■ INPUT DATA:
====

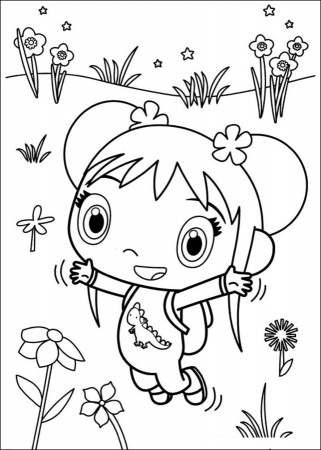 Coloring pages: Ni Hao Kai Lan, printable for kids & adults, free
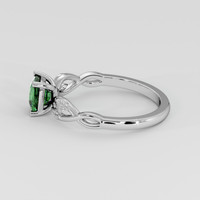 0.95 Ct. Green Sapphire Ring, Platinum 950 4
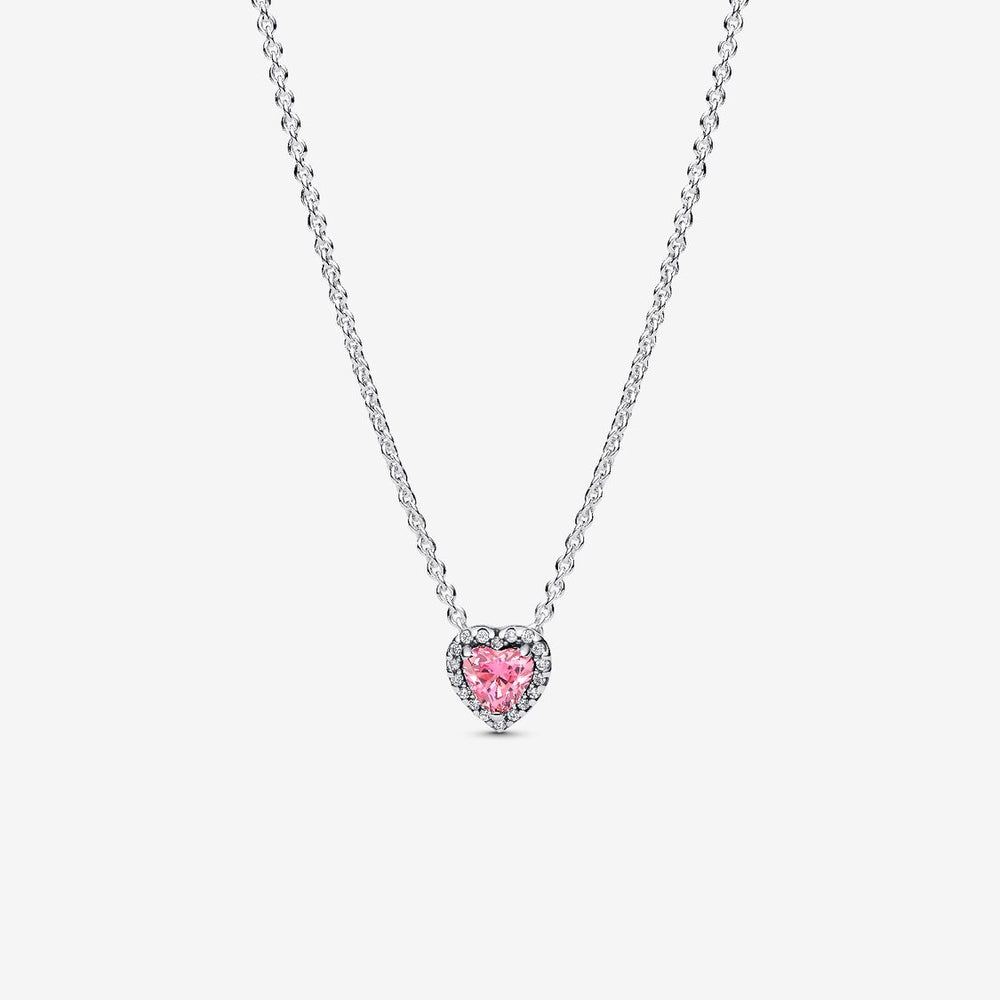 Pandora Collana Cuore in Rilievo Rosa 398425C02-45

====

■ ABOUT THIS EXERCISE: Print the data word for word and omit the pictures.

■ ANSWER AREA:
 Coloring pages: Ni Hao Kai Lan, printable for kids & adults, free
 0.95 Ct. Green Sapphire Ring, Platinum 950 4
 Pandora Collana Cuore in Rilievo Rosa 398425C02-45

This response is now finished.